Los vendedores cerraron las compuertas de sus camiones y anunciaron que no venderían más. “¡Vamos a llamar al encargado del Partido!”, gritó Juan, un flaco de 60 y tantos que fumaba cigarrillos Popular, los más comunes y baratos de la isla, pensando que un delegado del oficialismo podría resolver el caso de desabastecimiento súbito. Según dijeron él y otros afectados, reclamaban porque los veinte lechones que creían haber visto apilados en uno de los camiones, bajo una lona verde, seguramente iban a ser vendidos a un precio mayor en otro sitio. Varios hombres que esperaban en la fila y que también se amotinaron por la causa se apresuraron a tomar a tres policías que rondaban la zona como testigos del hecho.

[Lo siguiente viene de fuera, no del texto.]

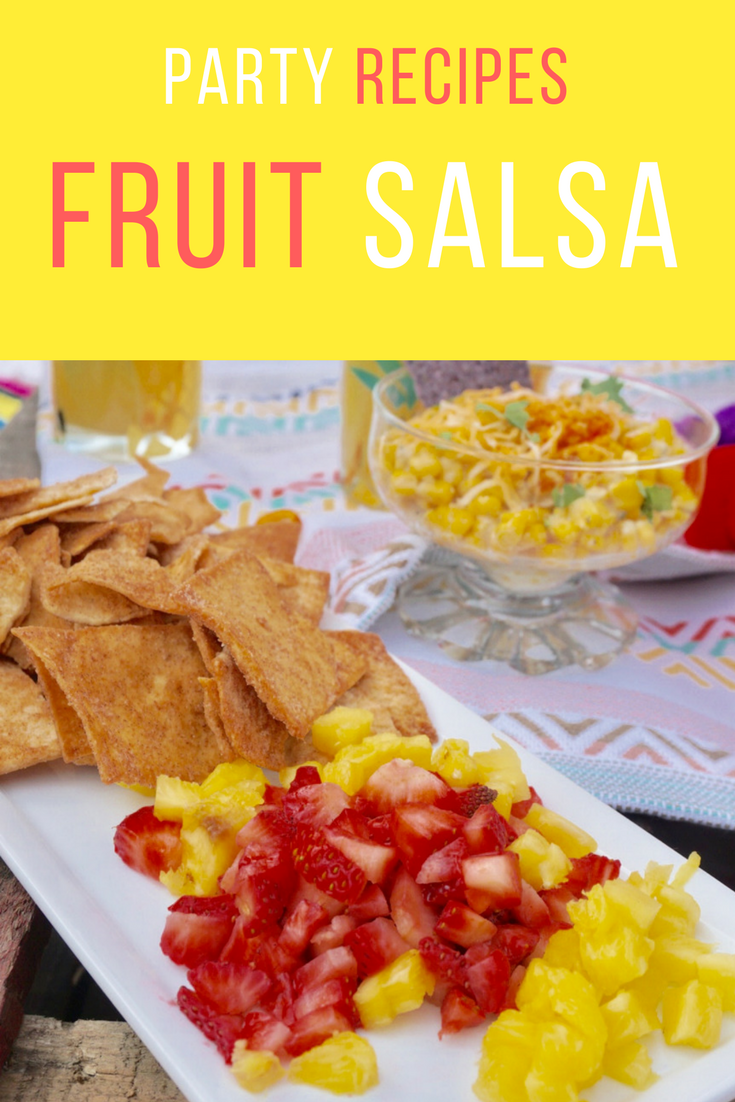 fruit salsa-2.png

Los policías convocaron a uno de los vendedores, a unos cuantos clientes y, después de discutir brevemente en un rincón del parque, el vendedor anunció que ofrecería “siete lechones, ni uno más”. Los cerdos fueron despachándose tras ser pe- sados en la balanza: 32 libras, 640 pesos; 34 libras, 680 pesos (24, 26 dólares). En un país donde el salario promedio mensual equivale a 18 dólares, una compra de esas cifras constituye una proeza. “Los cerdos que quedan son para nosotros. Los trabajadores también tenemos derecho a comer”, dijo uno de los vendedores.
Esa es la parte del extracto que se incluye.